* EXERCISE: Format every line of the rows below as a JSON list of strings, with one string per line. Leave out blank lines and the picture lines.

* Spatial relation data:
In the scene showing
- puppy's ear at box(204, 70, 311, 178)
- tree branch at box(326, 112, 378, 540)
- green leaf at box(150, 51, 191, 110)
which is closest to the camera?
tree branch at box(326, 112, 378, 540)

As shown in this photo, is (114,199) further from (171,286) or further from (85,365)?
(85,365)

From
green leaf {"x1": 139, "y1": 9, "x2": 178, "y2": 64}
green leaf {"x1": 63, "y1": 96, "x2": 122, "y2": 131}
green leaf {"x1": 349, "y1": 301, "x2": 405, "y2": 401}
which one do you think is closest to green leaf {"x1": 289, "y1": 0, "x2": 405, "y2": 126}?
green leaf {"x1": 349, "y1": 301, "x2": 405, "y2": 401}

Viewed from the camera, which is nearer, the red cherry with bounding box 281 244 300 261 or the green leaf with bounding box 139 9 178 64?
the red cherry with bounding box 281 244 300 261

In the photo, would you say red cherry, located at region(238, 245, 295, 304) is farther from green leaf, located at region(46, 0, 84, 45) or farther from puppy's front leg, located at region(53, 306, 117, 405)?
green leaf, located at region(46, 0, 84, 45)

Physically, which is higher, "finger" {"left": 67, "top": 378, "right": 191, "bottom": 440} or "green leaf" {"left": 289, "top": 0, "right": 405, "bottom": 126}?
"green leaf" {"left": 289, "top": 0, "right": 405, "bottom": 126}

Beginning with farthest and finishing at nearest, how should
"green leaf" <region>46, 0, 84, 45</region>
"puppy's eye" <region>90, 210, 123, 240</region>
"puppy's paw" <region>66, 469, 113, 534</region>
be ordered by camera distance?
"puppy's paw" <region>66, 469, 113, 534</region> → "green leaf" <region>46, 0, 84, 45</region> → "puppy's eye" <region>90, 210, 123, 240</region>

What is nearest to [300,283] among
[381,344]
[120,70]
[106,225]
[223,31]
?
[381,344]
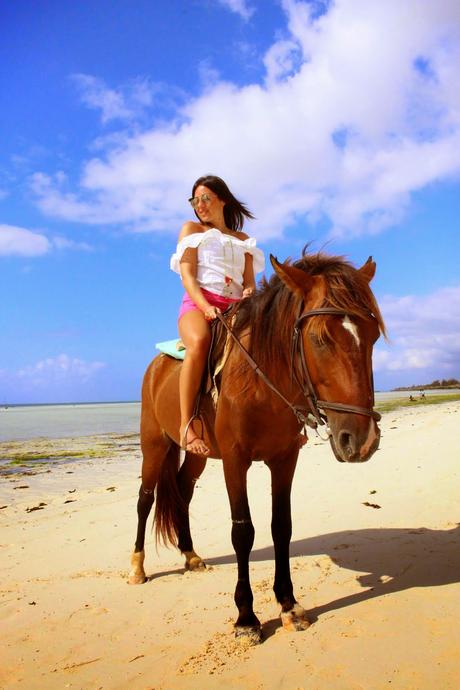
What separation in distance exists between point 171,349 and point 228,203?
1.51m

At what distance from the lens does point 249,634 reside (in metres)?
3.15

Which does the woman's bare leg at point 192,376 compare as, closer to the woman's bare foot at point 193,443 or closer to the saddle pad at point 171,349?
the woman's bare foot at point 193,443

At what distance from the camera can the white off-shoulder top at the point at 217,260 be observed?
4188 millimetres

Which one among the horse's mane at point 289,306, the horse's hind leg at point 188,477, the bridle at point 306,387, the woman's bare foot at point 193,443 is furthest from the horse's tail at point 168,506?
the bridle at point 306,387

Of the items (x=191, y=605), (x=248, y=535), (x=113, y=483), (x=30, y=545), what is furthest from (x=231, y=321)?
(x=113, y=483)

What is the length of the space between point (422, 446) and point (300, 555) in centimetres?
582

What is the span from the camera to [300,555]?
480cm

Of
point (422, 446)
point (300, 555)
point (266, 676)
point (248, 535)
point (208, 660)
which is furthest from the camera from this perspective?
point (422, 446)

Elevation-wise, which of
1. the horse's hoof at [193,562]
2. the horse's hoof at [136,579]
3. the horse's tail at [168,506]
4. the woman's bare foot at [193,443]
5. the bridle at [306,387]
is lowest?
the horse's hoof at [136,579]

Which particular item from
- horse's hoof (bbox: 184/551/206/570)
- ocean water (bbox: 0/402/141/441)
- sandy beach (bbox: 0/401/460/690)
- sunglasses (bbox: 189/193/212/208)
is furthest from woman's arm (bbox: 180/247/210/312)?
ocean water (bbox: 0/402/141/441)

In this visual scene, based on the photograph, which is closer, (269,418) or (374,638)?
(374,638)

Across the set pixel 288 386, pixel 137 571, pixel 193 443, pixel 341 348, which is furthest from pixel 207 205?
pixel 137 571

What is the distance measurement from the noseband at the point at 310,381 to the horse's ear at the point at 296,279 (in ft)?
0.38

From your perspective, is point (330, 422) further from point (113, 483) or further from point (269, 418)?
point (113, 483)
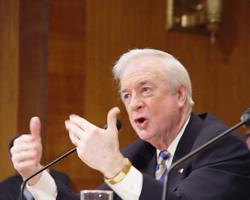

* TASK ANSWER:
[
  "In the scene showing",
  "- puppy's ear at box(204, 70, 311, 178)",
  "- tree branch at box(326, 112, 378, 540)",
  "- green leaf at box(150, 51, 191, 110)",
  "which is closest to the camera?",
  "tree branch at box(326, 112, 378, 540)",
  "As shown in this photo, is (114,199) further from (171,286) or further from (85,365)?",
  "(85,365)",
  "From",
  "green leaf {\"x1\": 139, \"y1\": 9, \"x2\": 178, \"y2\": 64}",
  "green leaf {\"x1\": 63, \"y1\": 96, \"x2\": 122, \"y2\": 131}",
  "green leaf {\"x1\": 349, \"y1\": 301, \"x2\": 405, \"y2\": 401}",
  "which one do you think is closest to green leaf {\"x1\": 289, \"y1\": 0, \"x2\": 405, \"y2\": 126}?",
  "green leaf {\"x1\": 349, \"y1\": 301, \"x2\": 405, \"y2\": 401}",
  "Viewed from the camera, which is nearer, the red cherry with bounding box 281 244 300 261 or the green leaf with bounding box 139 9 178 64?",
  "the red cherry with bounding box 281 244 300 261",
  "In the photo, would you say red cherry, located at region(238, 245, 295, 304) is farther from green leaf, located at region(46, 0, 84, 45) or farther from puppy's front leg, located at region(53, 306, 117, 405)?",
  "green leaf, located at region(46, 0, 84, 45)",
  "Physically, which is higher, \"finger\" {\"left\": 67, \"top\": 378, \"right\": 191, \"bottom\": 440} or \"green leaf\" {\"left\": 289, \"top\": 0, \"right\": 405, \"bottom\": 126}?",
  "\"green leaf\" {\"left\": 289, \"top\": 0, \"right\": 405, \"bottom\": 126}",
  "Beginning with farthest and finishing at nearest, how should",
  "\"green leaf\" <region>46, 0, 84, 45</region>",
  "\"puppy's eye\" <region>90, 210, 123, 240</region>",
  "\"puppy's paw\" <region>66, 469, 113, 534</region>",
  "be ordered by camera distance?",
  "\"puppy's paw\" <region>66, 469, 113, 534</region> → \"green leaf\" <region>46, 0, 84, 45</region> → \"puppy's eye\" <region>90, 210, 123, 240</region>",
  "What is nearest to [300,283] among",
  "[381,344]",
  "[120,70]",
  "[106,225]",
  "[223,31]",
  "?",
  "[381,344]",
  "What separation in distance exists between point 171,349 and point 228,203?",
  "1.51m",
  "At what distance from the lens does point 249,634 reside (in metres)?",
  "3.15",
  "Which does the woman's bare leg at point 192,376 compare as, closer to the woman's bare foot at point 193,443 or closer to the saddle pad at point 171,349?",
  "the woman's bare foot at point 193,443",
  "At what distance from the camera can the white off-shoulder top at the point at 217,260 be observed?",
  "4188 millimetres",
  "Which one among the horse's mane at point 289,306, the horse's hind leg at point 188,477, the bridle at point 306,387, the woman's bare foot at point 193,443 is furthest from the horse's tail at point 168,506?",
  "the bridle at point 306,387",
  "Of the items (x=191, y=605), (x=248, y=535), (x=113, y=483), (x=30, y=545), what is furthest from (x=231, y=321)?",
  "(x=113, y=483)",
  "What is the length of the space between point (422, 446) and point (300, 555) in centimetres?",
  "582",
  "What is the span from the camera to [300,555]?",
  "480cm",
  "Of",
  "point (422, 446)",
  "point (300, 555)",
  "point (266, 676)",
  "point (248, 535)",
  "point (208, 660)",
  "which is furthest from the camera from this perspective?",
  "point (422, 446)",
  "Elevation-wise, which of",
  "1. the horse's hoof at [193,562]",
  "2. the horse's hoof at [136,579]",
  "3. the horse's tail at [168,506]",
  "4. the woman's bare foot at [193,443]",
  "5. the bridle at [306,387]",
  "is lowest?",
  "the horse's hoof at [136,579]",
  "Which particular item from",
  "- horse's hoof (bbox: 184/551/206/570)",
  "- ocean water (bbox: 0/402/141/441)",
  "- sandy beach (bbox: 0/401/460/690)",
  "- sunglasses (bbox: 189/193/212/208)",
  "is furthest from woman's arm (bbox: 180/247/210/312)?",
  "ocean water (bbox: 0/402/141/441)",
  "In this visual scene, based on the photograph, which is closer, (269,418) or (374,638)?",
  "(374,638)",
  "Across the set pixel 288 386, pixel 137 571, pixel 193 443, pixel 341 348, which is furthest from pixel 207 205?",
  "pixel 137 571",
  "What is the distance measurement from the noseband at the point at 310,381 to the horse's ear at the point at 296,279 (in ft)?",
  "0.38",
  "From your perspective, is point (330, 422) further from point (113, 483) or further from point (269, 418)?",
  "point (113, 483)"
]